A Borrowed Childhood Memory, Hammonton, 1974

by Mark Jay Brewin, Jr.

for my mother

Maple leaves plastered to the rain gutter grates.
Your father’s mower revved and buzzed for a moment
as he caught another frog gone unnoticed
in the yellow-spotted front yard where garbage pails
sat for too long. Chalk on the sidewalk. Worn Chucks
hung from phone pole wires and tree limbs.
You and the others hopped on banana bikes to outrun
mutts let loose by the crazy “Purple Lady” on the corner.

The solstice is only, actually, a fleeting moment—
Sun’s highest point in the sky, longest day of the year.
And, no longer the hunted, but the hunter—you glowed.
The blinking bulbs of fireflies plucked, the iridescent
paste slathered, nubs worn like jewels. Nights only
got longer. This last time you shared the cosmic.
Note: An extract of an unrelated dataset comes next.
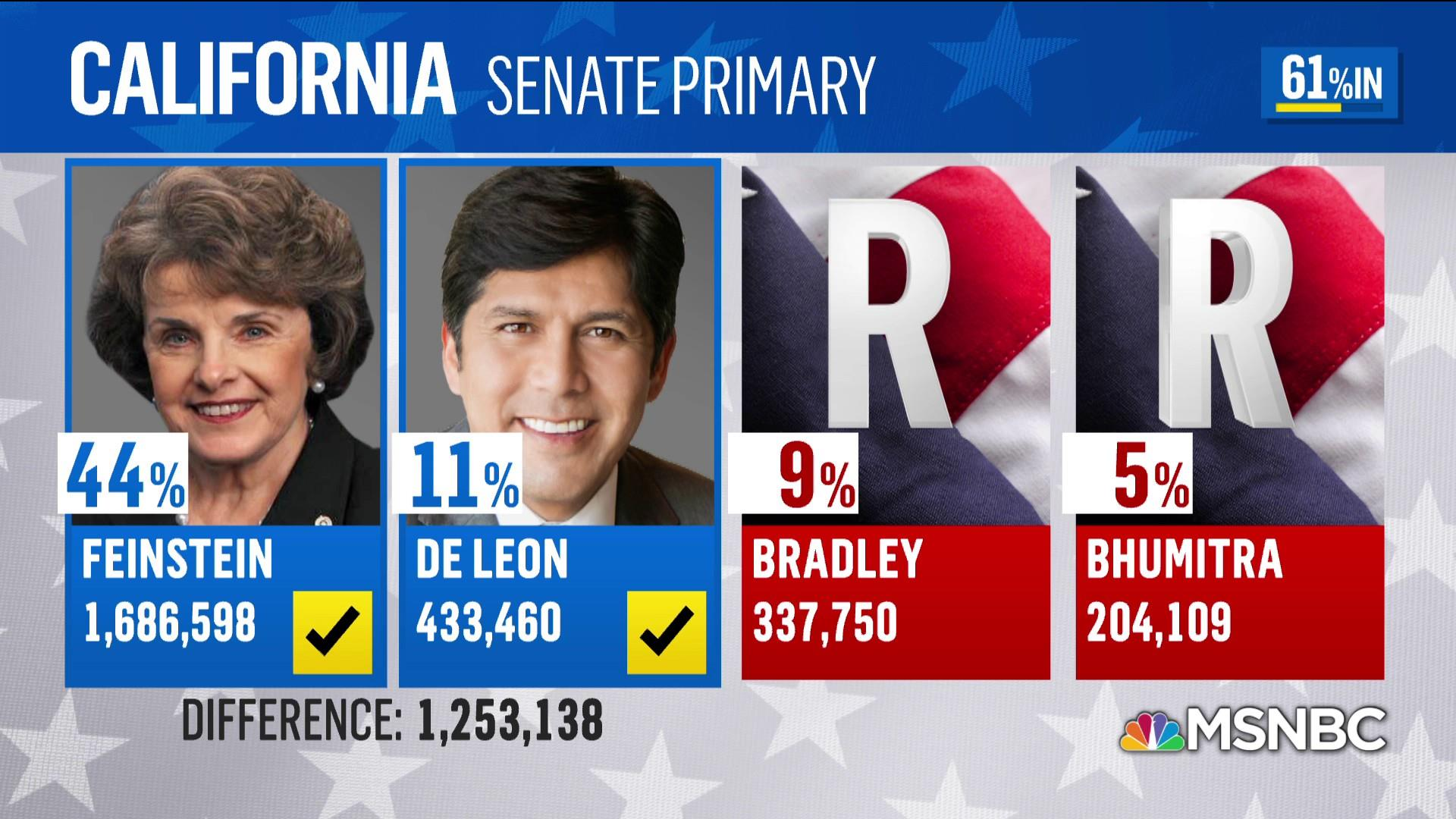 GOP gets wiped out in California senate race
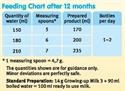 SALE HALF PRICE Holle Organic Infant Formula 3 - Toddler Formula (12+ months) 600gm Bulk Buy x 4 cases (BB 31.05.2021)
MARK JAY BREWIN, JR is a graduate of the MFA program at Southern Illinois University-Carbondale. His poems have been published or are forthcoming in Beloit Poetry Journal, Virginia Quarterly Review, The Cortland Review, North American Review, Prairie Schoonerand elsewhere. His first collection, Scrap Iron, won the 2012 Agha Shahid Ali Prize in Poetry at the University of Utah Press. He has been awarded the 2010 Yellowwood Prize from the Yalobusha Review, the 2015 Sweet Corn Prize from Flyway: Journal of Environment & Writing, as well as been nominated for several Pushcart Prizes. He is currently a Contributing Editor to the poetry journal Cave Wall. For more of his work, please visit his website: http://MarkJayBrewinJr.com.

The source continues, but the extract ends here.